Biologische signalen
Net zoals we signalen ontvangen van en reageren op onze omgeving, ontvangen en reageren onze cellen ook op signalen uit hun omgeving, ons lichaam. Dit is een noodzakelijk biologisch voorval dat cellen in leven houdt en functioneert. Insuline is een hormoon dat vrijkomt door onze alvleesklier en dat cellen op een specifieke manier signaleert om ze te stimuleren om glucose op te nemen, te gebruiken en op te slaan.
Functie van insuline
Nadat je voedsel hebt ingenomen, wordt je maaltijd afgebroken en verteerd. Als gevolg hiervan komt glucose vrij in uw bloedbaan. Hoge concentraties glucose in het bloed zijn een signaal voor de bètacellen van de alvleesklier om insuline af te geven. Dit hormoon werkt als een sleutel om de beschermende celmembranen te ontsluiten en de passage van glucose in de cel mogelijk te maken voor energie.
Mechanisme van insuline
Insuline werkt om de glucoseconcentratie in het bloed te verlagen en transport in de cellen te vergemakkelijken door zich te binden aan speciale receptoren ingebed in hun membranen. Hoewel er bepaalde weefsels zijn zoals de hersenen en de lever die geen insuline nodig hebben voor glucoseopname, zouden de meeste van onze cellen zonder bloed geen glucose kunnen krijgen. Glucose is de energiebron voor alle cellen en is nodig voor hun en uiteindelijk onze overleving.

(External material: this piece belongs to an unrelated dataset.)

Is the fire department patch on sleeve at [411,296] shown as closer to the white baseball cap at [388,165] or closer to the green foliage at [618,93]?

De insulinesignaleringsroute omvat een insulinereceptor die is samengesteld uit twee receptor-subeenheden die zich aan de buitenzijde van het celmembraan bevinden en twee subeenheden die door het membraan dringen. Deze subeenheden zijn chemisch aan elkaar gebonden. De extracellulaire (buiten de cel) subeenheden bevatten een bindingsplaats voor insuline. Wanneer insuline aan de extracellulaire subeenheden bindt, activeert het een chemische reactie die door de gekoppelde subeenheden in de cel reist. Dit mechanisme stuurt chemische signalen naar eiwitten in de cel en zorgt ervoor dat ze hun activiteit veranderen, wat op zijn beurt de beweging van glucosetransporters naar het celmembraan initieert.
Glucose-transporters zijn de cellenmethode voor het overbrengen van glucose door het celmembraan van het bloed naar de cel. De glucosetransporters zijn altijd aanwezig in organellen die vesicles worden genoemd in het cytoplasma van de cellen. Ze zijn echter nutteloos om glucose te transporteren zonder activering van insuline. De binding van insuline aan de cel leidt tot een snelle beweging van de vesicles naar het celmembraan, waar ze zich ermee vermengen en de glucosetransporters inbrengen. Dit geeft de cel het vermogen zich te openen voor de overdracht van glucose uit het bloed. Wanneer de bloedsuikerspiegels dalen, stopt de insuline met binden aan de celreceptoren en worden de glucosetransporters terug het cytoplasma van de cel binnengebracht.